Yerli buğdaydan daha fazla üretip toplam tüketimde yerli buğdayın payını maksimum düzeye çıkarmak gerektiğini vurgulayan Dr. Ulusoy, “Bu sayede çiftçilerimiz daha fazla kazanırken, un sanayimiz tamamen iç pazardan elde ettiği hammadde ile ihracatını gerçekleştirecek ve gerçekleşen ihracat ile ekonomimize daha fazla döviz kazandırmış olacağız” dedi.
“Şirketler, dijital hassas tarım araçları konusunda yatırımlar yapıyor”
Tarımda dijitalleşmenin de önemine dikkat çeken Dr. Ulusoy, “Tarımda üretim, çeşitli trendlere göre şekilleniyor. Gıda sektörü adına tarımda sürdürülebilirlik, insan hayatının temel ihtiyaçlarından birine dokunması sebebiyle oldukça önemli bir hal alıyor. Küresel boyutta yaşanan hava koşullarındaki değişiklik ve kuraklık, artan yaşam maliyeti, pandemi, savaşlar, gıda tedarik zincirinin sürdürülebilirliğini tehdit etti ve kopma noktasına geldi. İçinde bulunduğumuz sektörün insanın gıdaya ulaşımındaki rolü dolayısıyla sürdürülebilirlik kavramı hayati önem arz ediyor. Şirketler tarafından dijital hassas tarım araçları konusunda yatırımlar yapılıyor. Aynı zamanda Avrupa Birliği ile ortak yürütülen projeler kapsamında belirlenen bölgelerde tarımsal üretim ile ilgili projelere özel destekler veriliyor. Ulusoy Un, sürdürülebilir hububat tedariği ve un üretimi konusunda alacağı aksiyonlarla Türkiye’de ve dünyada açlığı bitirmek, toplumların güvenli gıdaya ve iyi beslenmeye ulaşmasını sağlamak ve sürdürülebilir tarımı desteklemek için çalışacaktır. Yaptığımız GES-RES yatırımları ile temiz ve sorumlu üretim uygulamalarının sektördeki öncülerinden olacağız” ifadelerini kullandı.

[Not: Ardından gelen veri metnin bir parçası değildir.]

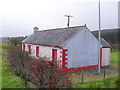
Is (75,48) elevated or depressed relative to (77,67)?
elevated

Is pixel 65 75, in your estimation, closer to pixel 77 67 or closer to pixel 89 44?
pixel 77 67

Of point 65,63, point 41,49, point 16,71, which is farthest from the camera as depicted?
point 41,49

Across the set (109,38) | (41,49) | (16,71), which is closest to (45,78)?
(16,71)

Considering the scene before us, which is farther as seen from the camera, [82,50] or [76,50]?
[82,50]

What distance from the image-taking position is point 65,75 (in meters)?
7.33

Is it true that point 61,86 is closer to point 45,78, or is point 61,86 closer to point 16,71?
point 45,78

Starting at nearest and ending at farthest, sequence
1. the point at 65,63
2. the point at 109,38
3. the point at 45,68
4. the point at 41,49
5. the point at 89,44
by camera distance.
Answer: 1. the point at 45,68
2. the point at 65,63
3. the point at 89,44
4. the point at 41,49
5. the point at 109,38

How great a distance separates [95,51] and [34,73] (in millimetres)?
11650

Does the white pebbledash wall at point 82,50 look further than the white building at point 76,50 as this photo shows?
Yes

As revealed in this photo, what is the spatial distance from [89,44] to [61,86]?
36.2 feet

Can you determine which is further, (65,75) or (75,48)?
(75,48)

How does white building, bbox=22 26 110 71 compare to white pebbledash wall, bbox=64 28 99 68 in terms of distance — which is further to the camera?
white pebbledash wall, bbox=64 28 99 68

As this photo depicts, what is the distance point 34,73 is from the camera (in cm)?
774

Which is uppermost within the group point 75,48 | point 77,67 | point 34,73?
point 75,48
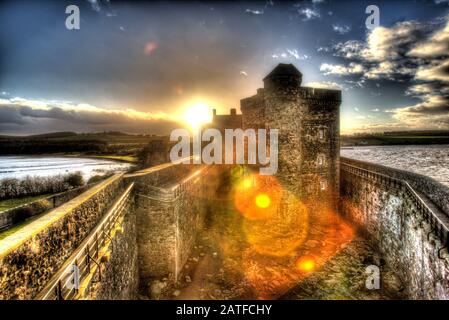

Lisanslı depoculuk çiftçiyi koruyor
Gerek işletmeci tarafında gerekse kullanıcılar yani çiftçiler tarafında teşviklerin sağlanması, sistemin sağlam temellere oturması ve uzun vadede ülke ekonomisi ve tarımına büyük avantajlar sunması açısından hayati önem arz eden lisanslı depoculuk hakkında da bilgi veren Dr. Ulusoy, “Lisanslı depoculuk, dünyanın birçok ülkesinde oldukça gelişmiş sistem örneklerinin bulunduğu ve hem faaliyette bulunduğu bölgeye hem de ülke ekonomisine oldukça fayda sağlayan, ‘hububat barajı’ tabiriyle çok güzel anlatılan önemli bir sektördür. Türkiye için sistemin temellerinin geç atıldığını gözlemlesek de şu anki gelişim hızı tatmin edici düzeydedir. Lisanslı depoculuk, ürünlerin fiyat dalgalanmasını kontrol altına almada önemli bir rol oynamaktadır. Lisanslı depoculuk, üretimi ve depolamayı izlenebilir hale getiriyor” diye konuştu.